Wednesday, April 19, 2006

Battles of Lexington and Concord - April 19, 1745

So, I'll go with a famous event today. In hopes of arresting some Rebels and destroying caches of weapons, Major John Pitcairn approached Lexington Green with six companies of British Regulars. They had captured Paul Revere earlier and knew they were expected. Revere misled them into believing there were 500 men awaiting them at Lexington, so Colonel Smith sent a message to General Gage in Boston for reinforcements. Pitcairn and his troops met up with only seventy militiamen on the village green, under command of Captain John Parker. Both commanders ordered their troops not to fire. Pitcairn ordered the militiamen to disperse: under orders from Parker, out of concern for his troops, some did. Others held their ground.

__Stated exercise__.
In the passage on Lexington and Concord, who commanded the militiamen on the village green? Answer using only the passage on Lexington and Concord.

__Given entries__.
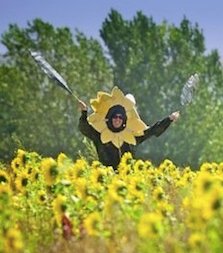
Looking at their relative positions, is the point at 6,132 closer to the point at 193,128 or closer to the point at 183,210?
the point at 193,128

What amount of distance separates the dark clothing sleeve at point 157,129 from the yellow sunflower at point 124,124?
0.11m

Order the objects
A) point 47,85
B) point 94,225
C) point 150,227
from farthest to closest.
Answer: point 47,85, point 94,225, point 150,227

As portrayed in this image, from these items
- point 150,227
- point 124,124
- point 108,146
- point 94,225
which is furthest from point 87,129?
point 150,227

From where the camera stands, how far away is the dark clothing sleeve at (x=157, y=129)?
9547 millimetres

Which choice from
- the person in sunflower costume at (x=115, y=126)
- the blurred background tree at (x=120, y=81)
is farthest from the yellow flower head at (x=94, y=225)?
the blurred background tree at (x=120, y=81)

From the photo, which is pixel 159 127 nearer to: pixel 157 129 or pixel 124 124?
pixel 157 129

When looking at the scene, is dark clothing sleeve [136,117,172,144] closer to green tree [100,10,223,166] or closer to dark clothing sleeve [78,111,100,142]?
dark clothing sleeve [78,111,100,142]

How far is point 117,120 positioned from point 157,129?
453 mm

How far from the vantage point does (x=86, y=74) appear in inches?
1433

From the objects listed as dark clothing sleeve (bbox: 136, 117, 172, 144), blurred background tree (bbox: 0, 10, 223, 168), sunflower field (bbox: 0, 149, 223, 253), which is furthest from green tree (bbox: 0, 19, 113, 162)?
sunflower field (bbox: 0, 149, 223, 253)

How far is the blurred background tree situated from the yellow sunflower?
2334 cm

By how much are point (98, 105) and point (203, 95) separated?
25717 mm

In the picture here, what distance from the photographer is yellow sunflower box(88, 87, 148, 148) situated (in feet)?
30.9

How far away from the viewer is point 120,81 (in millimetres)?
36156
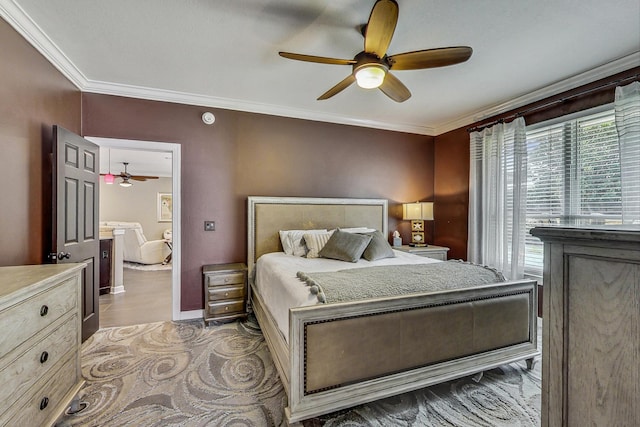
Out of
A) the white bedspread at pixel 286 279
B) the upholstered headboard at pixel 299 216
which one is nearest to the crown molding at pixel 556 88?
the upholstered headboard at pixel 299 216

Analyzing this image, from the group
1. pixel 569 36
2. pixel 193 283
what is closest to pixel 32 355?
pixel 193 283

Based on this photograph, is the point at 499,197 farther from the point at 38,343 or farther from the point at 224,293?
the point at 38,343

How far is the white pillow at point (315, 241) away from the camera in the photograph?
3.23m

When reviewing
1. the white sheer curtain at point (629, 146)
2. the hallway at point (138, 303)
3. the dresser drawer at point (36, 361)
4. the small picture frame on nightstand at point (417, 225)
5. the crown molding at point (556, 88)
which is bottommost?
the hallway at point (138, 303)

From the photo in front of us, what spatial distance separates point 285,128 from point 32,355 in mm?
3213

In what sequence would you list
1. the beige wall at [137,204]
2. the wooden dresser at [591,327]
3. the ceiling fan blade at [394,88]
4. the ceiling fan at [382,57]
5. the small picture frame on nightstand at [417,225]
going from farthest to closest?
the beige wall at [137,204] < the small picture frame on nightstand at [417,225] < the ceiling fan blade at [394,88] < the ceiling fan at [382,57] < the wooden dresser at [591,327]

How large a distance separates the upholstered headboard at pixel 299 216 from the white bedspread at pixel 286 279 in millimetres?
326

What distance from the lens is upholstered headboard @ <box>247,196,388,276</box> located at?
355cm

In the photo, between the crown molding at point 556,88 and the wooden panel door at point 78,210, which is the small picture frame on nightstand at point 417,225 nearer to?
the crown molding at point 556,88

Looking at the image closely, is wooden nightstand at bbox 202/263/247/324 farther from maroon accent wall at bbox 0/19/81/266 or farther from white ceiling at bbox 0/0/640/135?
white ceiling at bbox 0/0/640/135

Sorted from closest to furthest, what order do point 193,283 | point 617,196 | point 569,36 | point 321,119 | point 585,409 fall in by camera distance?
point 585,409, point 569,36, point 617,196, point 193,283, point 321,119

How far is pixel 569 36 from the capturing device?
217 cm

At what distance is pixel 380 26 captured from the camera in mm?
1702

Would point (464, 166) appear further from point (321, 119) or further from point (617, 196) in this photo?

__Finished exercise__.
Captain John Parker